Beauty has been invoked, re-figured and described since antiquity as a fleeting moment of happiness and the inexhaustible fullness of life, doomed from the start to a redemptive yet tragic end.In this interpretation by Rino Stefano Tagliafierro, this beauty is brought back to the expressive force of gestures that he springs from the immobility of canvas, animating a sentiment lost to the fixedness masterpieces.
Its as though these images which the history of art has consigned to us as frozen movement can today come back to life thanks to the fire of digital invention.
A series of well selected images from the tradition of pictorial beauty are appropriated, (from the renaissance to the symbolism of the late 1800s, through Mannerism, Pastoralism, Romanticism and Neo-classicism) with the intention of retracing the sentiment beneath the veil of appearance.

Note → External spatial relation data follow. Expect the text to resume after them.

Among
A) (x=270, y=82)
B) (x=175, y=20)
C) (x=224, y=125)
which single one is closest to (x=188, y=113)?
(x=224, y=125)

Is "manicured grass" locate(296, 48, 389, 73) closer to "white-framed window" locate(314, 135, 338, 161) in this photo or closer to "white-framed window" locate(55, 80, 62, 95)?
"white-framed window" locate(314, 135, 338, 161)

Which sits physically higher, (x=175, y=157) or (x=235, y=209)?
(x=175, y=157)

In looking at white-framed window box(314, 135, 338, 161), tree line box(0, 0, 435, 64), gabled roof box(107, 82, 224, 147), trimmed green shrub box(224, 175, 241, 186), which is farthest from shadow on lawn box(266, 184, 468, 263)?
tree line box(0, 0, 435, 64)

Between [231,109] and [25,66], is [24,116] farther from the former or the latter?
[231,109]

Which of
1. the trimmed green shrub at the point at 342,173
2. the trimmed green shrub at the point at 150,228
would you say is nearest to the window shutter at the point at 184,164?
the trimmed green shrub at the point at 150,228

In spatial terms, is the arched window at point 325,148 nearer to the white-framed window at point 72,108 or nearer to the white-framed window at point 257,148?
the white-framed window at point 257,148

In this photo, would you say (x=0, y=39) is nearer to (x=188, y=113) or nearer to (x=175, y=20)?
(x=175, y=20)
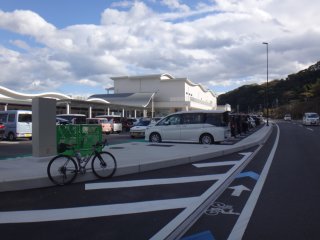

An inspiration that returns to us the sense of one fallen, and the existential brevity that the author interprets as tragic dignity, with an unenchanted eye able to capture the profoundest sense of the image.
Beauty in this interpretation is the silent companion of Life , inexorably leading from the smile of the baby, through erotic ecstasies to the grimaces of pain that close a cycle destined to repeat ad infinitum.They are, from the inception of a romantic sunrise in which big black birds fly to the final sunset beyond gothic ruins that complete the piece, a work of fleeting time.”